- **WORK TO COMPLETE**:
Where a line of the entries holds the string "States", copy that line.
+++++
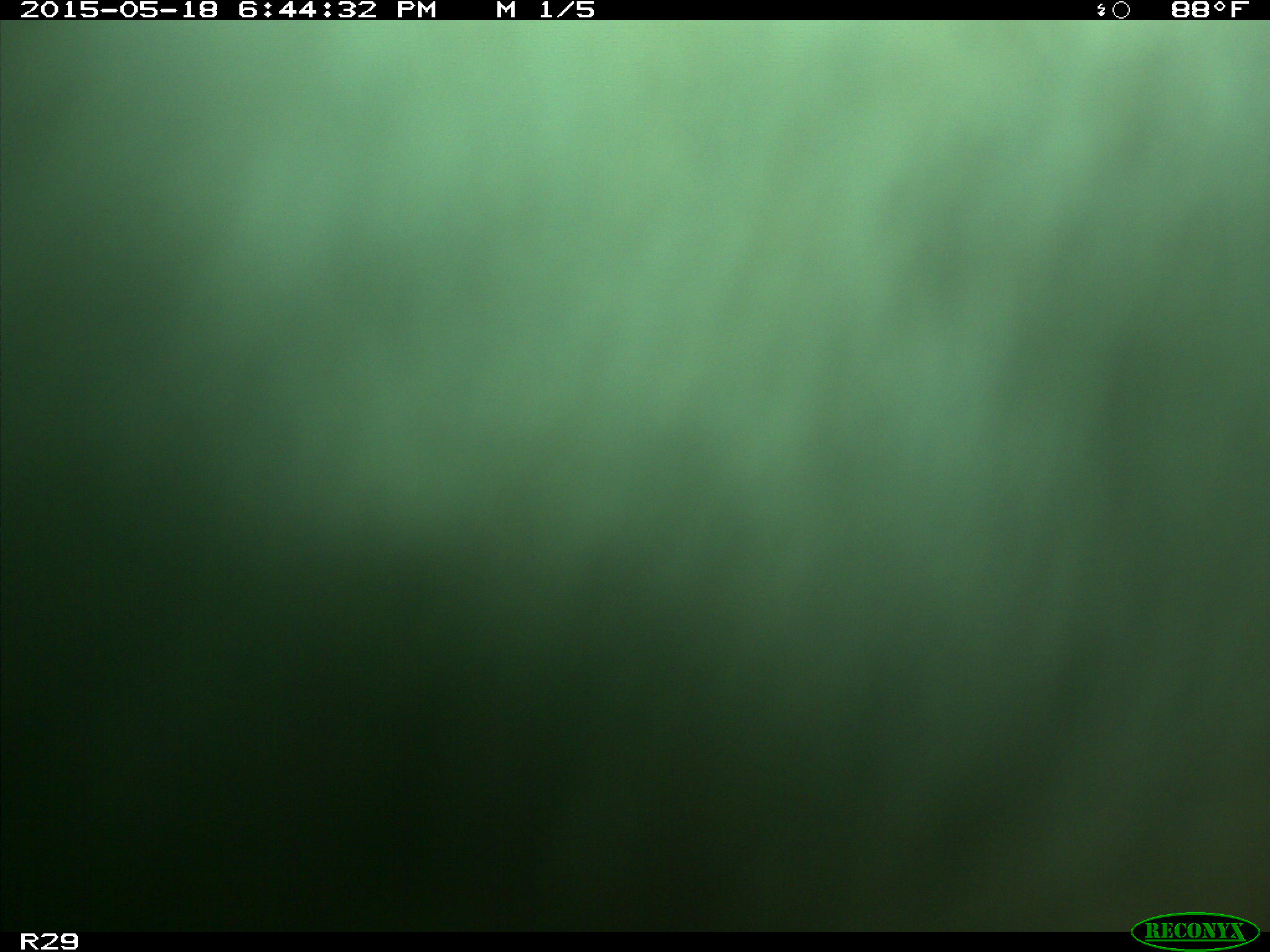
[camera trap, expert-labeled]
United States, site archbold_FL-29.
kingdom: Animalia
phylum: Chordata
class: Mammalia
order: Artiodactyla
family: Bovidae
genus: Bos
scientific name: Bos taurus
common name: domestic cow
+++++
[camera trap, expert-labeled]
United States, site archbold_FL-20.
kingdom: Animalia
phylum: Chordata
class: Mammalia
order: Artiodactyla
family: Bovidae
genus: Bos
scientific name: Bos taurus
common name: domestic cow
+++++
- **RESULT FOR THIS EXERCISE**:
United States, site archbold_FL-29.
United States, site archbold_FL-20.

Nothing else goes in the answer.